S’il est vrai que le législateur a prévu des mécanismes pour protéger les locataires de situations d’abus, force est de constater à l’épreuve de la pratique comme de la jurisprudence que nombre d’entre eux sont quasiment sans effet. En voici trois.
Vétusté : faute de preuve, il faut payer
L’article 7 de la loi n° 89-462 du 6 juillet 1989 prévoit que le locataire est dans l’obligation de réaliser à ses frais les réparations locatives. Ces « menues » réparations, dont le champ est tout de même assez large, sont listées par un décret.
Le même dispositif prévoit que ces réparations peuvent être à la charge du bailleur, mais uniquement en cas de « vétusté, malfaçon, vice de construction, cas fortuit ou force majeure ».
Or, prouver la vétusté est bien souvent « mission impossible », entre obstacles opposés par les assurances et expertises hors de prix… qui doivent par la suite donner lieu à une procédure judiciaire tout aussi coûteuse.

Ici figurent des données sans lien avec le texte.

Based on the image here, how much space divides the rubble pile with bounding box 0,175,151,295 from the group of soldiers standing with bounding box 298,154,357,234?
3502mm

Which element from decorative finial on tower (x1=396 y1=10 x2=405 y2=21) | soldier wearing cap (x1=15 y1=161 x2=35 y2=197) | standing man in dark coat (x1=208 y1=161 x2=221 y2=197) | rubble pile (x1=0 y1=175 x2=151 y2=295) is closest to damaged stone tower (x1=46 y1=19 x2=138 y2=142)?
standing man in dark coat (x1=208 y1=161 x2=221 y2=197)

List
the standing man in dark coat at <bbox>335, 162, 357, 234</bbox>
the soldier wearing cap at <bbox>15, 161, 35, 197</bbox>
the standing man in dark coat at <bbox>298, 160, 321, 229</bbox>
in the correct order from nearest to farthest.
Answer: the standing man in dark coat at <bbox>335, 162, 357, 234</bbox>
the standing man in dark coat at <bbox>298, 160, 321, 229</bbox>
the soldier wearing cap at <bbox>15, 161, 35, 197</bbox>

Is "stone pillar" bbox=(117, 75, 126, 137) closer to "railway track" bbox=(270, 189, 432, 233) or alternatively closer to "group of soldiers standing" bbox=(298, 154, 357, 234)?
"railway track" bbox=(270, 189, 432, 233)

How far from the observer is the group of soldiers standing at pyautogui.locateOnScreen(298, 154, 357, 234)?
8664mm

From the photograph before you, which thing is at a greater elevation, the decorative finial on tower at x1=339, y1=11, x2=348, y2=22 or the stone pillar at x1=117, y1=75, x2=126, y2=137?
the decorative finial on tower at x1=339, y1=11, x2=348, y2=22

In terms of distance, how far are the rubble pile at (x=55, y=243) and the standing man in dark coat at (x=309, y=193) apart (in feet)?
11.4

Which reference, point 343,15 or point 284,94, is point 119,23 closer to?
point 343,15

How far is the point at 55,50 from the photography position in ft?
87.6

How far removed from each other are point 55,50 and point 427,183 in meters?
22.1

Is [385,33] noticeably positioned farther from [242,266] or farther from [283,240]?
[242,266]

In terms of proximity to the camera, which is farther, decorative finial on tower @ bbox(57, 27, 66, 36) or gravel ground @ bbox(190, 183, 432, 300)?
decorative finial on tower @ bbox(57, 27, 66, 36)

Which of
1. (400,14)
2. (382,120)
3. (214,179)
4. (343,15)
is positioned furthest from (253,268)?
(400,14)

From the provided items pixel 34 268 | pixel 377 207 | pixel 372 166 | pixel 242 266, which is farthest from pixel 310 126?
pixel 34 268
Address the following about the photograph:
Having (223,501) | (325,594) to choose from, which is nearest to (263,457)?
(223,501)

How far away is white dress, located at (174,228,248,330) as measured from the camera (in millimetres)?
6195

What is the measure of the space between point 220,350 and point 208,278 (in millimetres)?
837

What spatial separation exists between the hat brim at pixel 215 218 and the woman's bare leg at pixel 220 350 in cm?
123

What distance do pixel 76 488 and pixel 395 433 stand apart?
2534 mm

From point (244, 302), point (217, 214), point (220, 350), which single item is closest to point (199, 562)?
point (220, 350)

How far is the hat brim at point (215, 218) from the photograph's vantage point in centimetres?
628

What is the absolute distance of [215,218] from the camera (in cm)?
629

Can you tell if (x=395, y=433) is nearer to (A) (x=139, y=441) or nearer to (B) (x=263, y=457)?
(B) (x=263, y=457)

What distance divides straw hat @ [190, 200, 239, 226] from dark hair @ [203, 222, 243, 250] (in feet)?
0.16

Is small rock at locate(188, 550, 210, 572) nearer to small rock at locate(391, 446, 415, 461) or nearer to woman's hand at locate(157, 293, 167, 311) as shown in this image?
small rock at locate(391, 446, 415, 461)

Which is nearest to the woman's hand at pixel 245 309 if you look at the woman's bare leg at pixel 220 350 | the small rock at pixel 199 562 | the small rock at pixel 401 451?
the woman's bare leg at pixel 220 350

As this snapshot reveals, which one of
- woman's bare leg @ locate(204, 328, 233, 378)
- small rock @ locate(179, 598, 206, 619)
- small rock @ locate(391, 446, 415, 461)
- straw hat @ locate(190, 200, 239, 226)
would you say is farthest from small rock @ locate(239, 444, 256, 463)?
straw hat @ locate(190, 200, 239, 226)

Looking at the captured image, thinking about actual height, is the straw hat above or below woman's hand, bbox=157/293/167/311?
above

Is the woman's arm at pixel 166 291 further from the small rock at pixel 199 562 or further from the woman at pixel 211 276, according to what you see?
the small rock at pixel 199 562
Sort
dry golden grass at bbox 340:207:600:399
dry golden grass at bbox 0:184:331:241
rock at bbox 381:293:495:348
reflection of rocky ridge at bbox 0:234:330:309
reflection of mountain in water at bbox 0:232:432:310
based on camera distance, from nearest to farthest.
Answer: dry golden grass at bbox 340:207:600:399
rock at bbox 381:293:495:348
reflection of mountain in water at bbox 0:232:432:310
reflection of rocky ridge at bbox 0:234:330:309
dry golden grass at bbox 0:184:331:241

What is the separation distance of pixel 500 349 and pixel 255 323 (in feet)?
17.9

Dans l’exemple d’un dégorgement à répétition, comment prouver un vice de construction de plomberie lorsque les tuyaux sont encastrés dans un mur ou dans le sol ? En pratique, c’est le locataire décidément bien généreux qui paye les dégorgements à répétition : le bailleur, lui, ne paie rien.
Charges : même sans justificatifs, il faut payer
L’article 23 de la loi n° 89-462 du 6 juillet 1989 dispose que « les charges récupérables, sommes accessoires au loyer principal, sont exigibles sur justification ».
Pourtant, une majorité de bailleurs ne produit pas de récapitulatif des charges, et surtout ne prévoit pas de transmission des justificatifs des frais engagés.
Là encore, rien n’oblige le bailleur à communiquer ces justificatifs comme le prévoit pourtant la loi.
En aucun cas le locataire n’est autorisé à cesser de payer sa provision sur charges, comme il est légalement tenu de le faire : il faut pour cela passer devant le juge, ce qui occasionne une procédure qui dure au moins un an.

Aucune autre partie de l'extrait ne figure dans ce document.